::: DATA EXTRACTS :::
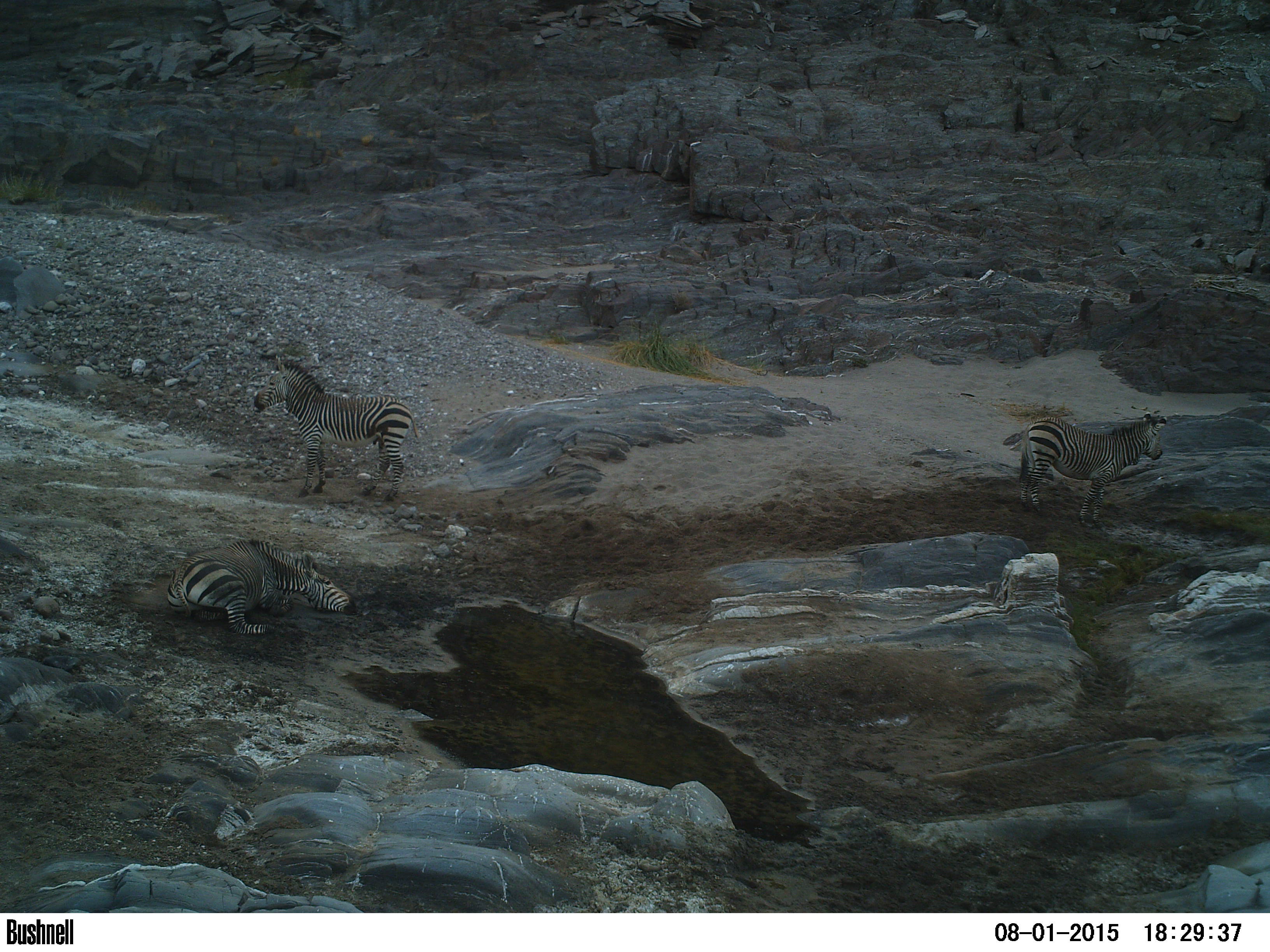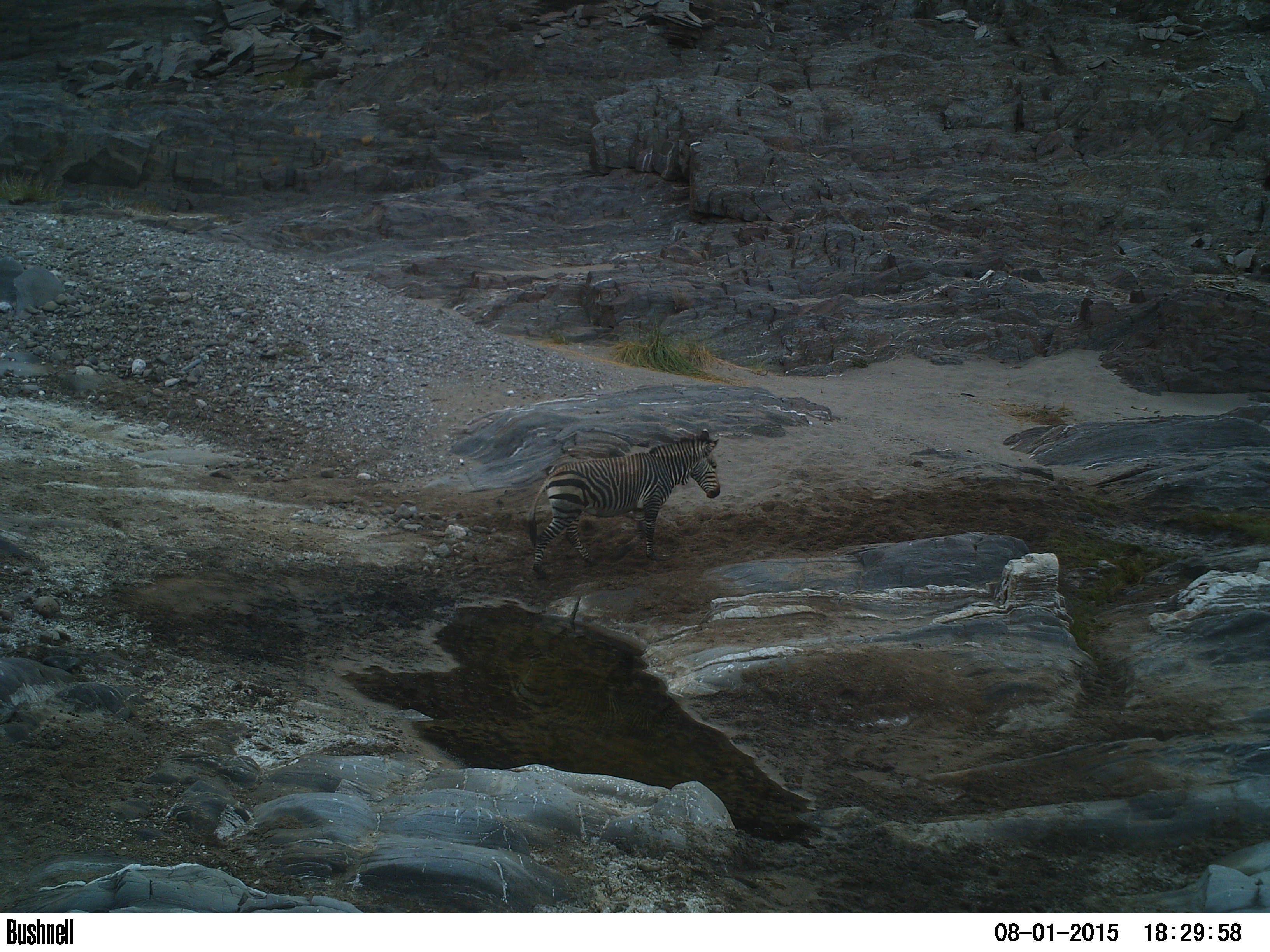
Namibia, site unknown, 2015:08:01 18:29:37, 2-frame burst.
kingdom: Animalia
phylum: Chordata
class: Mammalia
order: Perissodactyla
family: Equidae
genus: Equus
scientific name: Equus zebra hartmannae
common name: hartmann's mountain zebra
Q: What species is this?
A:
:::
_PROBLEM DESCRIPTION_
Copy each line of the records above without change, but do not include any picture.

_ANSWER TO THE EXERCISE_
Namibia, site unknown, 2015:08:01 18:29:37, 2-frame burst.
kingdom: Animalia
phylum: Chordata
class: Mammalia
order: Perissodactyla
family: Equidae
genus: Equus
scientific name: Equus zebra hartmannae
common name: hartmann's mountain zebra
Q: What species is this?
A:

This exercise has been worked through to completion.